- SUPPLIED RECORDS -
____

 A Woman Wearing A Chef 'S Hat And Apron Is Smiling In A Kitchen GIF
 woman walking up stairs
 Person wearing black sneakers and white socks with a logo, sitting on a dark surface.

____

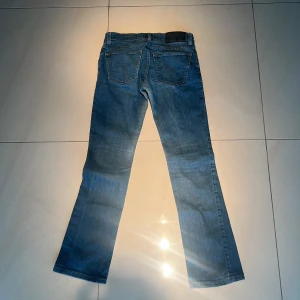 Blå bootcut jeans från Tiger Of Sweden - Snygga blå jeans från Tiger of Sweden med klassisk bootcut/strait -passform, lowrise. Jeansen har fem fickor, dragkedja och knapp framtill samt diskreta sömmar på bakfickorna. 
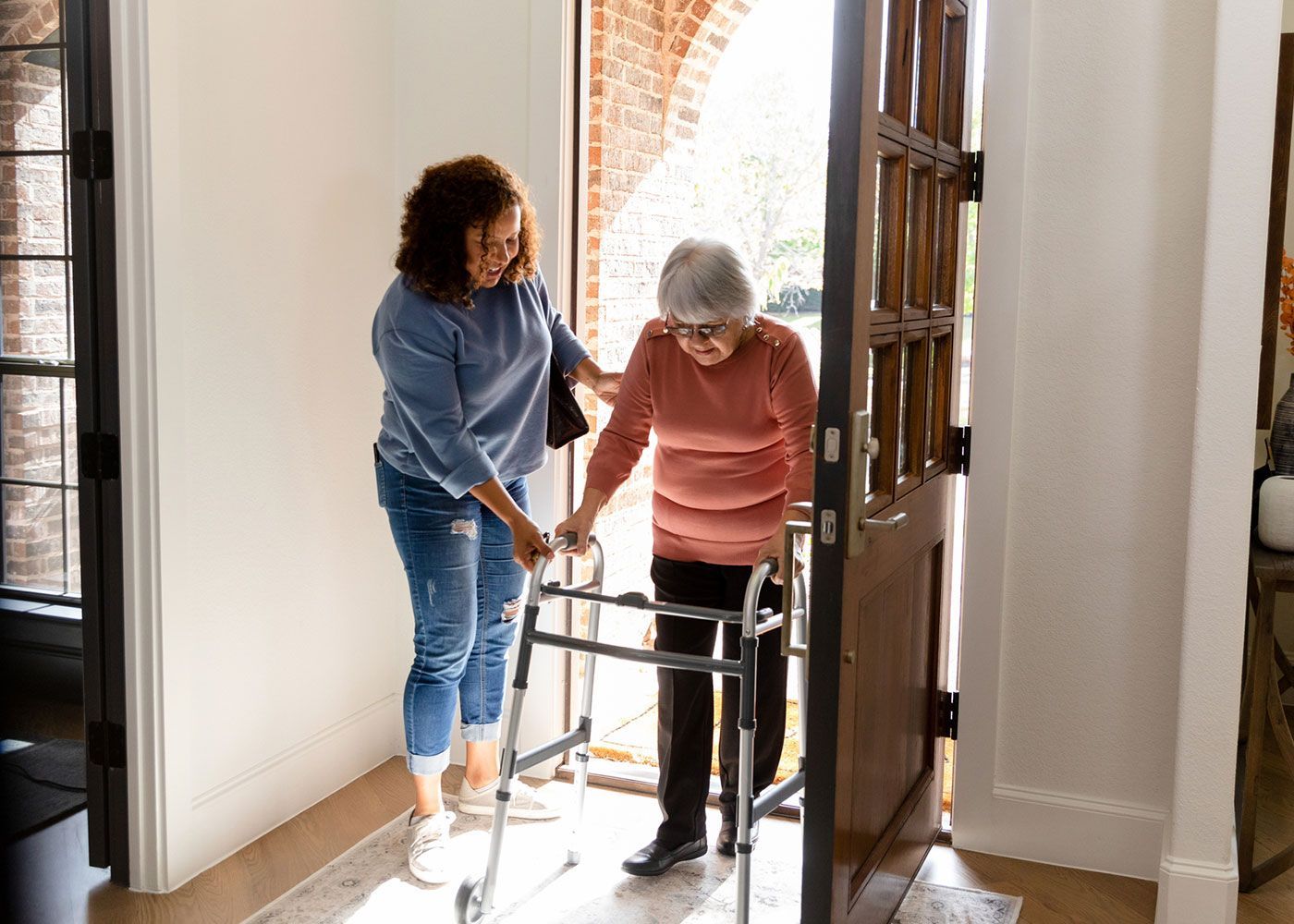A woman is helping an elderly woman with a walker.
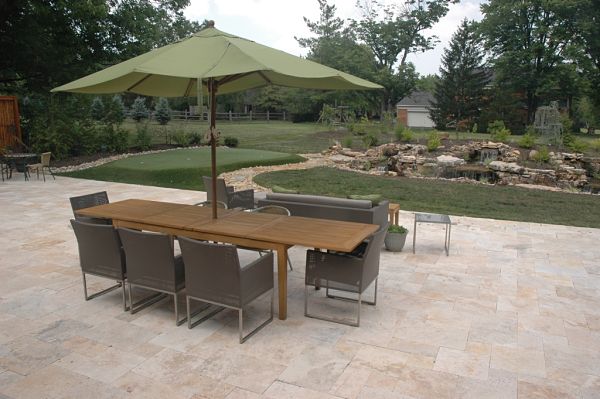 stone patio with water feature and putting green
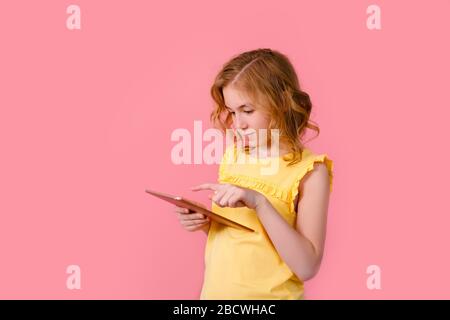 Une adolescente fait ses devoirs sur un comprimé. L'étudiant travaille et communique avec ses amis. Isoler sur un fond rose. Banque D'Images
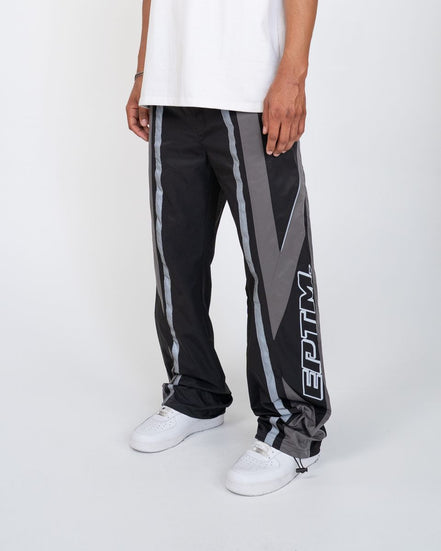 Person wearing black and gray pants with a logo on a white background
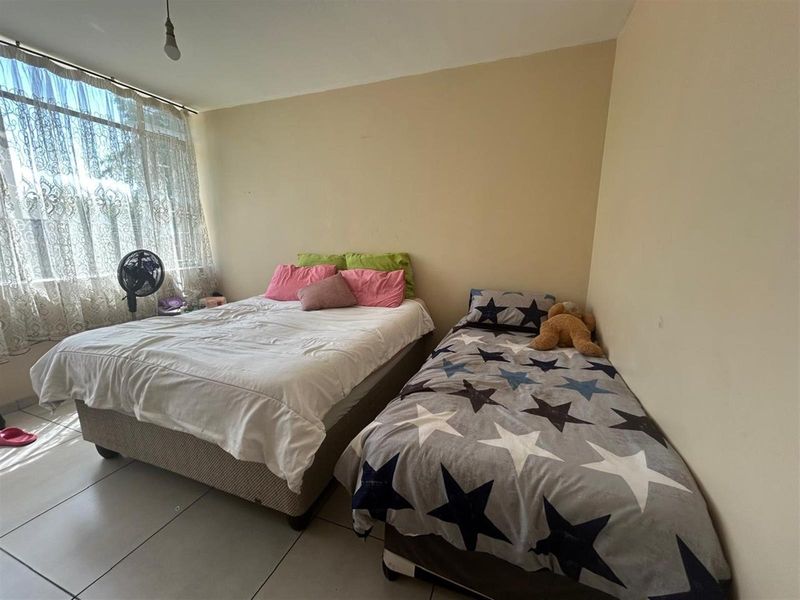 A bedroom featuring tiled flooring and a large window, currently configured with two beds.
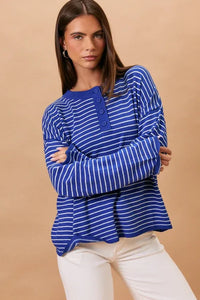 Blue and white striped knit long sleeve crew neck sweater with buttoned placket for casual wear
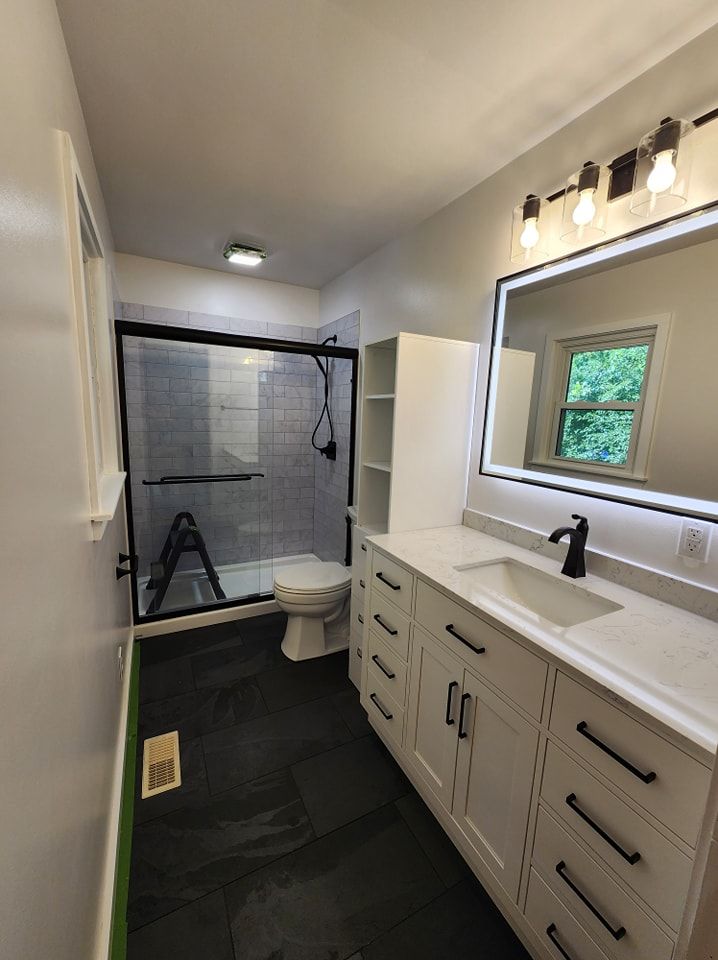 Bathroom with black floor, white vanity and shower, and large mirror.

____

- WORK TASK -
Each line from the one that contains "Une adolescente fait" down to the one that contains "Bathroom with black" is to be returned exactly as it stands above, both ends included, with pictures removed.

- EXERCISE OUTPUT -
 Une adolescente fait ses devoirs sur un comprimé. L'étudiant travaille et communique avec ses amis. Isoler sur un fond rose. Banque D'Images
 Person wearing black and gray pants with a logo on a white background
 A bedroom featuring tiled flooring and a large window, currently configured with two beds.
 Blue and white striped knit long sleeve crew neck sweater with buttoned placket for casual wear
 Bathroom with black floor, white vanity and shower, and large mirror.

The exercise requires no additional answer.